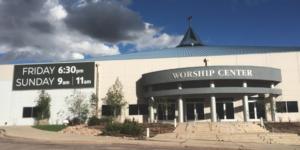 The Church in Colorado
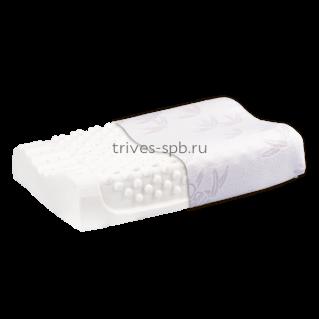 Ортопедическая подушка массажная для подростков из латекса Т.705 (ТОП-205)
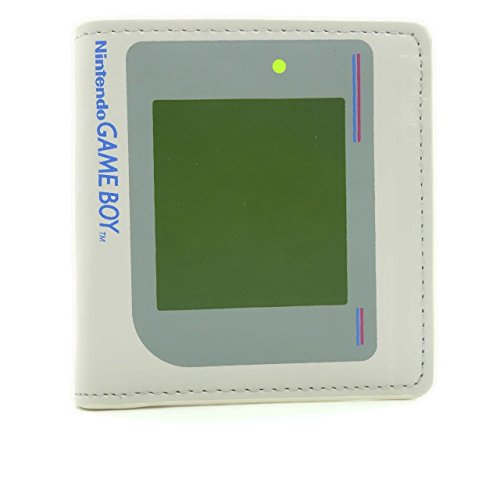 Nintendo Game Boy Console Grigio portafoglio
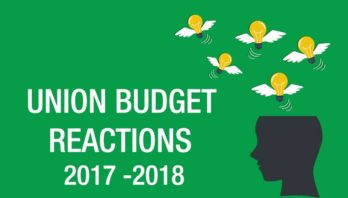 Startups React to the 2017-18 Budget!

---

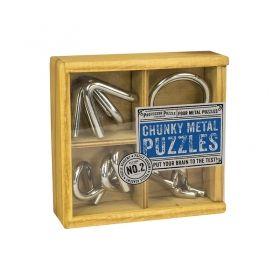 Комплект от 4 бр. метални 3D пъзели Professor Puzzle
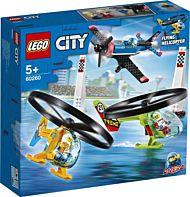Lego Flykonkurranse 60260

— What is needed —
Retype, exactly and with no pictures, everything above from the line with "Комплект от 4" down to the line with "Lego Flykonkurranse 60260", both included.

— Output of the exercise —
 Комплект от 4 бр. метални 3D пъзели Professor Puzzle
Lego Flykonkurranse 60260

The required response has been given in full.